ASU’s Mari Koerner and David Garcia weigh in on the secrets to graduate student sanity. When the acceptance letter came, your heart soared. Here was your chance to get back in the student’s chair! You foresaw yourself reading scholarly journals by lamplight, fueled by curiosity and passion alone.Sep 15, 2015
ASU’s Mari Koerner and David Garcia weigh in on the secrets to graduate student sanity.
When the acceptance letter came, your heart soared. Here was your chance to get back in the student’s chair! You foresaw yourself reading scholarly journals by lamplight, fueled by curiosity and passion alone. You imagined your degree framed over your desk, commanding attention and respect. Your fully charged batteries buzzed with excitement.
And then reality set in. Teaching hours extended in both directions, and no matter how early you came or late you left, the planning and grading and meetings piled up higher. Mix in family obligations and the hopes of having a social life — nay, sleep — and your enthusiasm began to circle the drain.
What you need is a plan, and we’ve got just that. These tips will help strengthen your resolve and preserve your sanity on the road to your graduate degree.
1. Double dip. Earning your master’s while staying on top of your teaching responsibilities is an inarguable challenge. But there’s magic in the partnership of work and study. Dr. Mari Koerner, dean of ASU’s Mary Lou Fulton Teachers College, acknowledges that “Sure, the time demands are real,” but the continuous learning and professional development should fight potential burnout. “A good graduate program should have the opposite effect. It should inspire and energize you to synthesize what you are learning in our program with what you learn by doing every day in the classroom.”
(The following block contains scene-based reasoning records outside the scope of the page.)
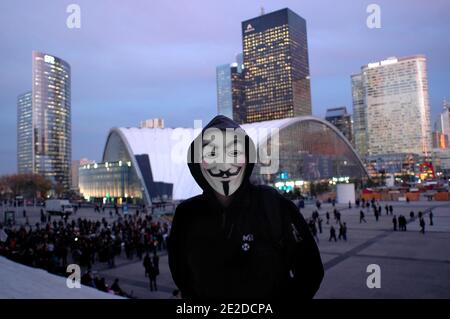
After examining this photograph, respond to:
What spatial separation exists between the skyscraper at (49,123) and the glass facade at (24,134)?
0.49 metres

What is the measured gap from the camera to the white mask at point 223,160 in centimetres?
205

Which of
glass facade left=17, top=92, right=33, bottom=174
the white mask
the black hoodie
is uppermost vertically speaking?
glass facade left=17, top=92, right=33, bottom=174

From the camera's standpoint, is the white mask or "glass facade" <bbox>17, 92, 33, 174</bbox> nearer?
the white mask

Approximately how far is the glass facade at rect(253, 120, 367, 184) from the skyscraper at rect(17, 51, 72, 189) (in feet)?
425

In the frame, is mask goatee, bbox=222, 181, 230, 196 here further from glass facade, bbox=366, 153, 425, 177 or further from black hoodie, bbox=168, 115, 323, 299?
glass facade, bbox=366, 153, 425, 177

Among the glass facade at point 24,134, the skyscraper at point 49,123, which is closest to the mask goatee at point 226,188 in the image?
the skyscraper at point 49,123

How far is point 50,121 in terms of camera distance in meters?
168

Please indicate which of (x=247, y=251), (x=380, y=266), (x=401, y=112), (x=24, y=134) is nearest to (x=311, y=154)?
(x=380, y=266)

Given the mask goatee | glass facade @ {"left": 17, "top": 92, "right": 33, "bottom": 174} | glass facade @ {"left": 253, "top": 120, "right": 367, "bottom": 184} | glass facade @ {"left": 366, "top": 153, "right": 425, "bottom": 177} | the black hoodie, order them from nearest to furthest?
the black hoodie
the mask goatee
glass facade @ {"left": 253, "top": 120, "right": 367, "bottom": 184}
glass facade @ {"left": 366, "top": 153, "right": 425, "bottom": 177}
glass facade @ {"left": 17, "top": 92, "right": 33, "bottom": 174}

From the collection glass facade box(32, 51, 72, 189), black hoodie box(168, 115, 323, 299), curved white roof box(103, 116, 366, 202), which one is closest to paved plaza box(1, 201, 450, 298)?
black hoodie box(168, 115, 323, 299)

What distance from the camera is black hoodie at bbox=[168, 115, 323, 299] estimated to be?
189 cm

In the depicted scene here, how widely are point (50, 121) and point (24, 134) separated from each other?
2156 cm

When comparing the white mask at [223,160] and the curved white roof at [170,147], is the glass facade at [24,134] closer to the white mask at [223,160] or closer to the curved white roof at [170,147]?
the curved white roof at [170,147]
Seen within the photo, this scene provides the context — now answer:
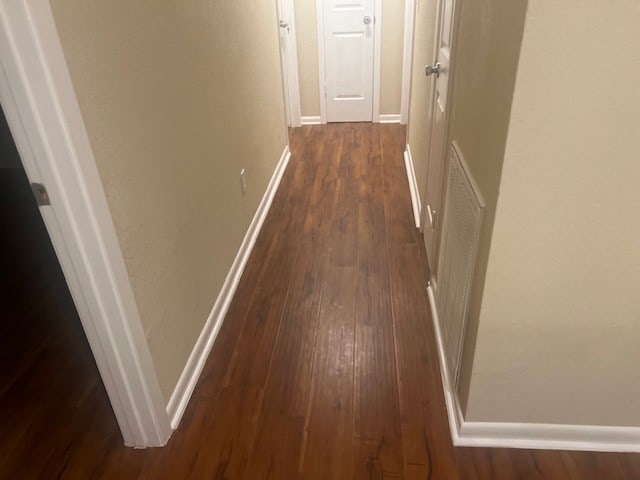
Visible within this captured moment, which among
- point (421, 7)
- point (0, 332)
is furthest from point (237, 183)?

Another perk of your student-teacher lifestyle? You’ll be able to let your day job overlap with your coursework. Use the tools discovered in your graduate classes in your own classroom. On the flip side, many graduate education courses will encourage you to use your own classroom as a research platform. Ultimately, this saves you time and stress, in addition to giving you plenty of practical fodder for class discussions.
2. Safeguard your motivation. Motivation is cyclical. It goes a little something like this: Motivation + achievement + confidence = more motivation. Makes sense, right? The problem is, this cycle (and your pending success) fizzles out when motivation dwindles — and motivation can be one fickle animal. Once the caffeine wears off or that frustrating parent conference is over, we find ourselves off track and uninspired. And what about big life changes? A lot can happen during a two-year program.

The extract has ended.